> _ENTRIES_
____________
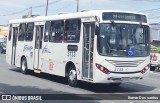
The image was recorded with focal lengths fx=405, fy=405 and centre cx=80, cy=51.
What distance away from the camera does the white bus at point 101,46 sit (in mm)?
14680

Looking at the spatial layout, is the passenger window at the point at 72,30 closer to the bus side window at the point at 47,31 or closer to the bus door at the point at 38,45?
the bus side window at the point at 47,31

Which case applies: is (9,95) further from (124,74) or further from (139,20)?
(139,20)

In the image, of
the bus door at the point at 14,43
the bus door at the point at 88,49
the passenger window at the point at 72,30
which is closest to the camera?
the bus door at the point at 88,49

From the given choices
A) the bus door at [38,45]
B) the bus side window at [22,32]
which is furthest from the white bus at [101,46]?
the bus side window at [22,32]

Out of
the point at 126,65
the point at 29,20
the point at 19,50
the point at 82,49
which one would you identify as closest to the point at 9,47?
the point at 19,50

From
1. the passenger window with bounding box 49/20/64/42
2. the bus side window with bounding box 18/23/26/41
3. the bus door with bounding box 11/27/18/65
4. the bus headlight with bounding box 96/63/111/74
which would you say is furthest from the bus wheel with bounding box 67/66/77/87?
the bus door with bounding box 11/27/18/65

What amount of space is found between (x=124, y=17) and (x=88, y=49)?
182 cm

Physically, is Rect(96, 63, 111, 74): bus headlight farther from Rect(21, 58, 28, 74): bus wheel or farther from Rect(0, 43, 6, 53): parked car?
Rect(0, 43, 6, 53): parked car

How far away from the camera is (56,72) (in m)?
17.9

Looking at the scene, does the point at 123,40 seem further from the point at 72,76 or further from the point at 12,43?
the point at 12,43

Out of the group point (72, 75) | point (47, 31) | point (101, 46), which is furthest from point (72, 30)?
point (47, 31)

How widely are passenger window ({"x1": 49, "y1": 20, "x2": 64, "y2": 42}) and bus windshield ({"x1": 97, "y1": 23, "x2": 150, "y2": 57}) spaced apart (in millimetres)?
3273

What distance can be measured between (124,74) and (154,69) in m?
17.8

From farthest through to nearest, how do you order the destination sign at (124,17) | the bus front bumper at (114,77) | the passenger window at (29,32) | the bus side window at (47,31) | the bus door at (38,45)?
the passenger window at (29,32) → the bus door at (38,45) → the bus side window at (47,31) → the destination sign at (124,17) → the bus front bumper at (114,77)
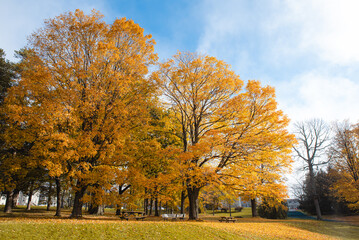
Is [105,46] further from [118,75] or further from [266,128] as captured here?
[266,128]

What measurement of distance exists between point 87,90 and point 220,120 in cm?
989

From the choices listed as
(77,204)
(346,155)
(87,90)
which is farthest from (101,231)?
(346,155)

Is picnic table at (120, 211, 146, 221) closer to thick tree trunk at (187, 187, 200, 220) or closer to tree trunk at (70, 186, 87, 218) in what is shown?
tree trunk at (70, 186, 87, 218)

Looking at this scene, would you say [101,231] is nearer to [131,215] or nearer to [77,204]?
[77,204]

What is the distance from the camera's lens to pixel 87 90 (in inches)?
516

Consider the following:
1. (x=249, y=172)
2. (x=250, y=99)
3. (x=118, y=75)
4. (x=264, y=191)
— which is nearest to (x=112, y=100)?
(x=118, y=75)

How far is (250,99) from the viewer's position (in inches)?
563

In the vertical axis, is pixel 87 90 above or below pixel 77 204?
above

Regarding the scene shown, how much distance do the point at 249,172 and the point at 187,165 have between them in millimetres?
4408

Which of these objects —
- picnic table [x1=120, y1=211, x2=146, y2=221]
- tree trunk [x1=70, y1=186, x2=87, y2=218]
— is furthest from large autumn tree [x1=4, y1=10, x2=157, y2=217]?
picnic table [x1=120, y1=211, x2=146, y2=221]

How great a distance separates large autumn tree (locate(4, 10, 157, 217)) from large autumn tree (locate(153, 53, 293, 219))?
298 centimetres

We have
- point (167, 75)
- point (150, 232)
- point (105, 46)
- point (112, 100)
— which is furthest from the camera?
point (167, 75)

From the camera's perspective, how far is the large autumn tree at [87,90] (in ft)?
39.7

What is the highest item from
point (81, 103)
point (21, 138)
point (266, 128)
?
point (81, 103)
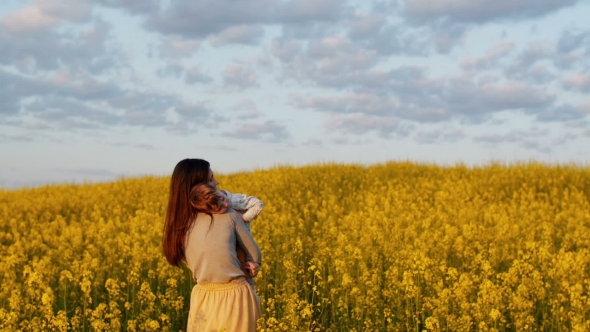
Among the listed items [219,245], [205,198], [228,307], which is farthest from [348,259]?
[205,198]

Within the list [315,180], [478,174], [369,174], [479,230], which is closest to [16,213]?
[315,180]

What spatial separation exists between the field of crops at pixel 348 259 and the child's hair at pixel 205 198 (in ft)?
3.00

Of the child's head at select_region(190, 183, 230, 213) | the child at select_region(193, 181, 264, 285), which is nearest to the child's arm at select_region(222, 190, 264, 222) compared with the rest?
the child at select_region(193, 181, 264, 285)

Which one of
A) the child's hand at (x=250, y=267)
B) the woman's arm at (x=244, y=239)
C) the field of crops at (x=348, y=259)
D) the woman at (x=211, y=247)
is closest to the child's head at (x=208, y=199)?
the woman at (x=211, y=247)

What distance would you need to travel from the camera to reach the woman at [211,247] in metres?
4.84

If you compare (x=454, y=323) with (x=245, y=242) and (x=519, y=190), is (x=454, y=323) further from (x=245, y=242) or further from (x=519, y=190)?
(x=519, y=190)

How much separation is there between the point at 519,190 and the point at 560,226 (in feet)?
15.7

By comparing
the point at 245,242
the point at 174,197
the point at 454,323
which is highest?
the point at 174,197

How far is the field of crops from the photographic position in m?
6.88

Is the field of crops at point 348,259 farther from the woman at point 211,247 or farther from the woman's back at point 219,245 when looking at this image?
the woman's back at point 219,245

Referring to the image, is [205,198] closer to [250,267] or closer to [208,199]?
[208,199]

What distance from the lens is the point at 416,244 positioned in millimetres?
9633

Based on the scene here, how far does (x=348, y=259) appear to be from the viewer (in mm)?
9062

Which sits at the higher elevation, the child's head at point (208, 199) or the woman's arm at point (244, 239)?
the child's head at point (208, 199)
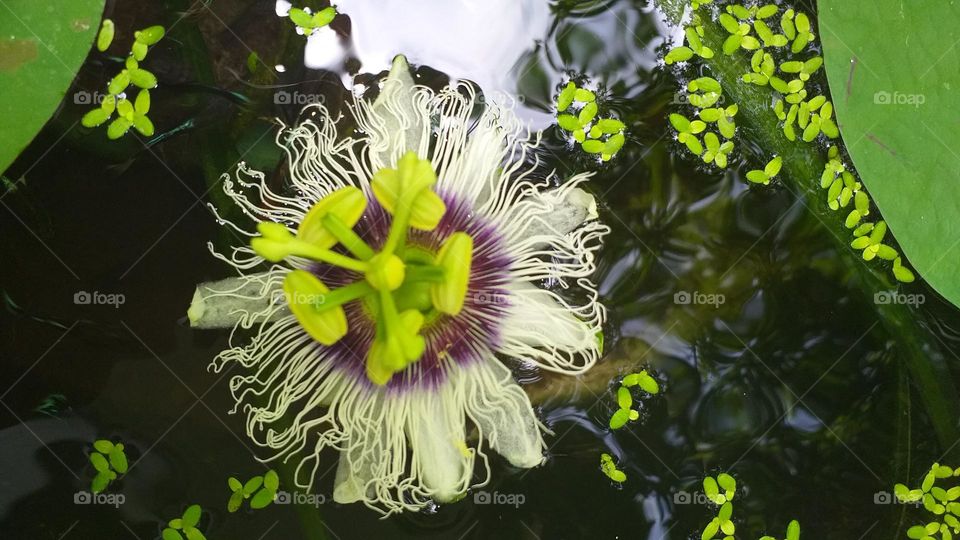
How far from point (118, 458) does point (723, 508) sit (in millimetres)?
1516

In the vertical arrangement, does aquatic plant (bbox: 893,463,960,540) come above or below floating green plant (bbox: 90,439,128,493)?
above

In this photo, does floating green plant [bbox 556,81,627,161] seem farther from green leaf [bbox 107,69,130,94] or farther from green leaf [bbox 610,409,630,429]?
green leaf [bbox 107,69,130,94]

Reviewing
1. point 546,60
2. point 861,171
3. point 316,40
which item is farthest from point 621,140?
point 316,40

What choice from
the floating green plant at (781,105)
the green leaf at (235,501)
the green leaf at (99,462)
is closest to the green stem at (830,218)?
the floating green plant at (781,105)

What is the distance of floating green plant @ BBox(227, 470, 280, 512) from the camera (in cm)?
194

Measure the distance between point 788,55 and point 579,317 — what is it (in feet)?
2.79

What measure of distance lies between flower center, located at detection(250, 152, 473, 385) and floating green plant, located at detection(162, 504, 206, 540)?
2.33 ft

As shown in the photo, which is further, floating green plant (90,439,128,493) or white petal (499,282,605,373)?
floating green plant (90,439,128,493)

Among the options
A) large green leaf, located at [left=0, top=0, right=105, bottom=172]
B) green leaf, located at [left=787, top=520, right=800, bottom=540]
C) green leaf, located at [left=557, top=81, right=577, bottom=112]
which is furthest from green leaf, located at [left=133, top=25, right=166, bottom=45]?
green leaf, located at [left=787, top=520, right=800, bottom=540]

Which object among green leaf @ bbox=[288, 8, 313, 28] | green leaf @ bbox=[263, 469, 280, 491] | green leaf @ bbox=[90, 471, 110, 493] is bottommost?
green leaf @ bbox=[90, 471, 110, 493]

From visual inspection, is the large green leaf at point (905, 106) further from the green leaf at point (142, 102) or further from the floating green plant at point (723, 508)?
the green leaf at point (142, 102)

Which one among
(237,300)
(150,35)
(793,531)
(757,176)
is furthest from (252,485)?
(757,176)

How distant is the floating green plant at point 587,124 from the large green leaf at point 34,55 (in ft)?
3.43

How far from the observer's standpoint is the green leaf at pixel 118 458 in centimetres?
195
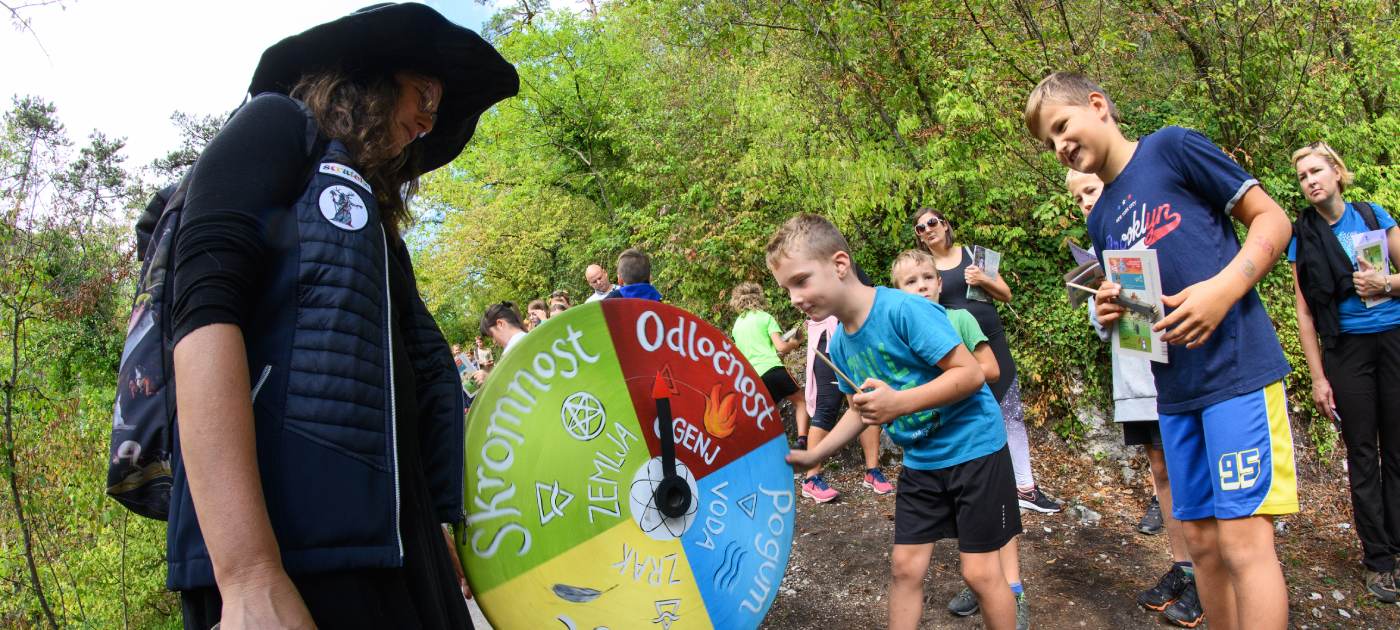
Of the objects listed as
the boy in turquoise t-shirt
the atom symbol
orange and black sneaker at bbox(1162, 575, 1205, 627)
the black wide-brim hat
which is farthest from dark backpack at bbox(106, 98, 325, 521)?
orange and black sneaker at bbox(1162, 575, 1205, 627)

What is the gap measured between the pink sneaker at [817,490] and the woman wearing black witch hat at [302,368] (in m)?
5.17

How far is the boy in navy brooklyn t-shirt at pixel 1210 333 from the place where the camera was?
2.22m

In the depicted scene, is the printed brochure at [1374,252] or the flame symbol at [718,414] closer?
the flame symbol at [718,414]

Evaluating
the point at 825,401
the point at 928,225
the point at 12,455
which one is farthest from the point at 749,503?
the point at 825,401

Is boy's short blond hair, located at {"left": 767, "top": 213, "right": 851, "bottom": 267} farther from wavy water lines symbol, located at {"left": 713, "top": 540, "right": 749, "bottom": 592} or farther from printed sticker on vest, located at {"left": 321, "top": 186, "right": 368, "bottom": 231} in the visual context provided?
printed sticker on vest, located at {"left": 321, "top": 186, "right": 368, "bottom": 231}

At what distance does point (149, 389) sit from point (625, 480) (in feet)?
3.65

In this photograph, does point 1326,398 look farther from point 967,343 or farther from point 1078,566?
point 967,343

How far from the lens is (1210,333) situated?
2199 mm

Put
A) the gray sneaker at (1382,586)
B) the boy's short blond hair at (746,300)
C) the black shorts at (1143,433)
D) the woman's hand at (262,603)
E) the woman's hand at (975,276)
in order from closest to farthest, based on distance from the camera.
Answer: the woman's hand at (262,603) < the gray sneaker at (1382,586) < the black shorts at (1143,433) < the woman's hand at (975,276) < the boy's short blond hair at (746,300)

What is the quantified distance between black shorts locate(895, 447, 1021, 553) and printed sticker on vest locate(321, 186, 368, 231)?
2.28 m

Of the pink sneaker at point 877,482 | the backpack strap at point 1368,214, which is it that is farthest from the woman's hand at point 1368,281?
the pink sneaker at point 877,482

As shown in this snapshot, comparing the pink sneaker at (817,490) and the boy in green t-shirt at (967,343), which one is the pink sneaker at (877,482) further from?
the boy in green t-shirt at (967,343)

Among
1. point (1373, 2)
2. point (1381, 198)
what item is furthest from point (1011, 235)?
point (1373, 2)

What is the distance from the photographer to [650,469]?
2.09 meters
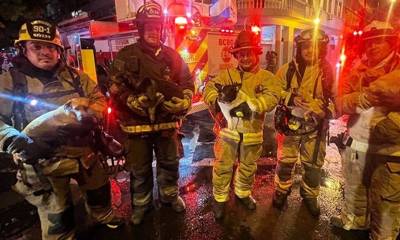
____________
> _WRITTEN INSTRUCTION_
State how many lines of the material above contain the string "picnic", matching case exactly. Give only the number.

> _SOLUTION TO THIS EXERCISE_
3